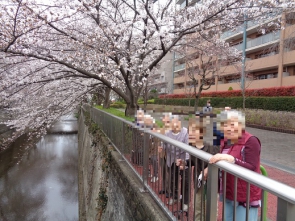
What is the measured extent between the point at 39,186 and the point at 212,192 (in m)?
14.1

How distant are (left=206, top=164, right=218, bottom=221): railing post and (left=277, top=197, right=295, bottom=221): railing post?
22.5 inches

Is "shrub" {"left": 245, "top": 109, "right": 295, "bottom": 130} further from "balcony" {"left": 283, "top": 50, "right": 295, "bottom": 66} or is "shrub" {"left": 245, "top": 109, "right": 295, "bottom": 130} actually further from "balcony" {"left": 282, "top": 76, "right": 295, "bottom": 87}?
"balcony" {"left": 283, "top": 50, "right": 295, "bottom": 66}

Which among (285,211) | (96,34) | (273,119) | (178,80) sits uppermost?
(178,80)

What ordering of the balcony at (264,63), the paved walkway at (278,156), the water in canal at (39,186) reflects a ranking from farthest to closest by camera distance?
the balcony at (264,63)
the water in canal at (39,186)
the paved walkway at (278,156)

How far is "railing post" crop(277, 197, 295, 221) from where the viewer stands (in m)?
1.01

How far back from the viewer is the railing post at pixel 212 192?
65.1 inches

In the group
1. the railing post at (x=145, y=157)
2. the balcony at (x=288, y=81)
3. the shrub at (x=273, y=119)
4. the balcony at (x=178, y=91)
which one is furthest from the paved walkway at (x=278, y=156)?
the balcony at (x=178, y=91)

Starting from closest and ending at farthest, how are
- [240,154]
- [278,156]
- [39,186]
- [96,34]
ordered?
1. [240,154]
2. [96,34]
3. [278,156]
4. [39,186]

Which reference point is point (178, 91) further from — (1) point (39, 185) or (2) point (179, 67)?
(1) point (39, 185)

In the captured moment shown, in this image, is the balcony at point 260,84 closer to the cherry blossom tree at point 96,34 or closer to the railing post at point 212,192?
the cherry blossom tree at point 96,34

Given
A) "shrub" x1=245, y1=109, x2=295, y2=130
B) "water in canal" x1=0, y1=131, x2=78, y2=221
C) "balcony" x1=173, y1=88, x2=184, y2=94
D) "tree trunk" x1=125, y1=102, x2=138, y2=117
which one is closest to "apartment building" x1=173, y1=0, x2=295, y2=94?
"shrub" x1=245, y1=109, x2=295, y2=130

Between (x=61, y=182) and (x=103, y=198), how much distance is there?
9920 millimetres

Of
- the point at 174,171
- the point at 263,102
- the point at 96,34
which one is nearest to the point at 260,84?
the point at 263,102

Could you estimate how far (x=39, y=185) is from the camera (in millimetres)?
13695
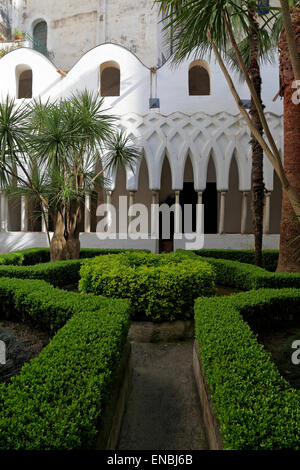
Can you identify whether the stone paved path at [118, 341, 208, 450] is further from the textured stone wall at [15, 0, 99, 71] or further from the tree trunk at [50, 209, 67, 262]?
the textured stone wall at [15, 0, 99, 71]

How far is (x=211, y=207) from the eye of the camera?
1484cm

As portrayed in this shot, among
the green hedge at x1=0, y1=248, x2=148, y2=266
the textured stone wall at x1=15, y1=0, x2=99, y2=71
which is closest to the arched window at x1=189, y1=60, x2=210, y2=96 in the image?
the textured stone wall at x1=15, y1=0, x2=99, y2=71

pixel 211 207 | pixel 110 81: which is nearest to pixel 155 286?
pixel 211 207

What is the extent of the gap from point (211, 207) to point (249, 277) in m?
9.29

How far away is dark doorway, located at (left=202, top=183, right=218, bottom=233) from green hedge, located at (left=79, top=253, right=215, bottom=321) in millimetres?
10164

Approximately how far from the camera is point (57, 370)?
2105 mm

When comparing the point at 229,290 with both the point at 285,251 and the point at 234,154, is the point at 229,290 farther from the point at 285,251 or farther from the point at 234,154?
the point at 234,154

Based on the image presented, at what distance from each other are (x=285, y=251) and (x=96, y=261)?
159 inches

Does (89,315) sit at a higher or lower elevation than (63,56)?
lower

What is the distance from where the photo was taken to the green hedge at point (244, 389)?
1.56 metres

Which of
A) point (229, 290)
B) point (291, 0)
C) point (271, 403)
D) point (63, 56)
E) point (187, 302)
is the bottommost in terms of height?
point (229, 290)

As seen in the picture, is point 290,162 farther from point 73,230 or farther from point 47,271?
point 47,271

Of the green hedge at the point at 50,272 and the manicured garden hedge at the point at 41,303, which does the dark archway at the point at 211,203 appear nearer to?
the green hedge at the point at 50,272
********************
• _The problem_: Render every item above as a JSON list of strings, with one string per line and no blank lines. Leave the pictures out.

• _Finished exercise_:
[
  "What is the measured extent between the point at 39,186 and the point at 212,192 (in m)?",
  "14.1",
  "How distant are (left=206, top=164, right=218, bottom=221): railing post and (left=277, top=197, right=295, bottom=221): railing post?",
  "22.5 inches",
  "Is \"shrub\" {\"left\": 245, \"top\": 109, \"right\": 295, \"bottom\": 130} further from \"balcony\" {\"left\": 283, \"top\": 50, \"right\": 295, \"bottom\": 66} or is \"shrub\" {\"left\": 245, \"top\": 109, \"right\": 295, \"bottom\": 130} actually further from \"balcony\" {\"left\": 282, \"top\": 76, \"right\": 295, \"bottom\": 87}?",
  "\"balcony\" {\"left\": 283, \"top\": 50, \"right\": 295, \"bottom\": 66}",
  "Which among (285,211) | (96,34) | (273,119) | (178,80) sits uppermost?",
  "(178,80)",
  "What ordering of the balcony at (264,63), the paved walkway at (278,156), the water in canal at (39,186) reflects a ranking from farthest to closest by camera distance?",
  "the balcony at (264,63)",
  "the water in canal at (39,186)",
  "the paved walkway at (278,156)",
  "How far is \"railing post\" crop(277, 197, 295, 221) from where the viewer stands (in m)?",
  "1.01",
  "How far back from the viewer is the railing post at pixel 212 192?",
  "65.1 inches",
  "In the group",
  "1. the railing post at (x=145, y=157)",
  "2. the balcony at (x=288, y=81)",
  "3. the shrub at (x=273, y=119)",
  "4. the balcony at (x=178, y=91)",
  "which one is furthest from the paved walkway at (x=278, y=156)?",
  "the balcony at (x=178, y=91)",
  "Starting from closest and ending at farthest, how are",
  "- [240,154]",
  "- [278,156]",
  "- [39,186]",
  "- [96,34]",
  "ordered?",
  "1. [240,154]",
  "2. [96,34]",
  "3. [278,156]",
  "4. [39,186]",
  "Which reference point is point (178, 91) further from — (1) point (39, 185) or (2) point (179, 67)?",
  "(1) point (39, 185)",
  "In the captured moment shown, in this image, is the balcony at point 260,84 closer to the cherry blossom tree at point 96,34 or closer to the railing post at point 212,192?",
  "the cherry blossom tree at point 96,34",
  "Given",
  "A) \"shrub\" x1=245, y1=109, x2=295, y2=130",
  "B) \"water in canal\" x1=0, y1=131, x2=78, y2=221",
  "C) \"balcony\" x1=173, y1=88, x2=184, y2=94",
  "D) \"tree trunk\" x1=125, y1=102, x2=138, y2=117",
  "which one is closest to \"apartment building\" x1=173, y1=0, x2=295, y2=94?",
  "\"shrub\" x1=245, y1=109, x2=295, y2=130",
  "Between (x=61, y=182) and (x=103, y=198), how much distance is there?",
  "9920 millimetres",
  "Of",
  "- the point at 174,171",
  "- the point at 263,102",
  "- the point at 96,34",
  "which one is nearest to the point at 260,84?",
  "the point at 263,102",
  "Could you estimate how far (x=39, y=185) is from the camera (in millimetres)?",
  "13695",
  "Can you identify whether the stone paved path at [118, 341, 208, 450] is further from the textured stone wall at [15, 0, 99, 71] or further from the tree trunk at [50, 209, 67, 262]?",
  "the textured stone wall at [15, 0, 99, 71]",
  "How far is (x=211, y=207) from the eye of the camera?",
  "1484cm",
  "As portrayed in this shot, among",
  "the green hedge at x1=0, y1=248, x2=148, y2=266",
  "the textured stone wall at x1=15, y1=0, x2=99, y2=71",
  "which is closest to the arched window at x1=189, y1=60, x2=210, y2=96 in the image?",
  "the textured stone wall at x1=15, y1=0, x2=99, y2=71",
  "pixel 211 207 | pixel 110 81: which is nearest to pixel 155 286?",
  "pixel 211 207",
  "What is the extent of the gap from point (211, 207) to point (249, 277) in m?",
  "9.29",
  "How far away is dark doorway, located at (left=202, top=183, right=218, bottom=233) from green hedge, located at (left=79, top=253, right=215, bottom=321) in millimetres?",
  "10164",
  "Approximately how far from the camera is point (57, 370)?",
  "2105 mm",
  "When comparing the point at 229,290 with both the point at 285,251 and the point at 234,154, is the point at 229,290 farther from the point at 285,251 or farther from the point at 234,154?",
  "the point at 234,154",
  "Based on the image presented, at what distance from each other are (x=285, y=251) and (x=96, y=261)?",
  "159 inches",
  "Does (89,315) sit at a higher or lower elevation than (63,56)?",
  "lower",
  "What is the distance from where the photo was taken to the green hedge at point (244, 389)?",
  "1.56 metres",
  "Which of",
  "A) point (229, 290)",
  "B) point (291, 0)",
  "C) point (271, 403)",
  "D) point (63, 56)",
  "E) point (187, 302)",
  "is the bottommost in terms of height?",
  "point (229, 290)",
  "As seen in the picture, is point 290,162 farther from point 73,230 or farther from point 47,271?",
  "point 47,271",
  "Of the green hedge at the point at 50,272 and the manicured garden hedge at the point at 41,303, which does the dark archway at the point at 211,203 appear nearer to?",
  "the green hedge at the point at 50,272"
]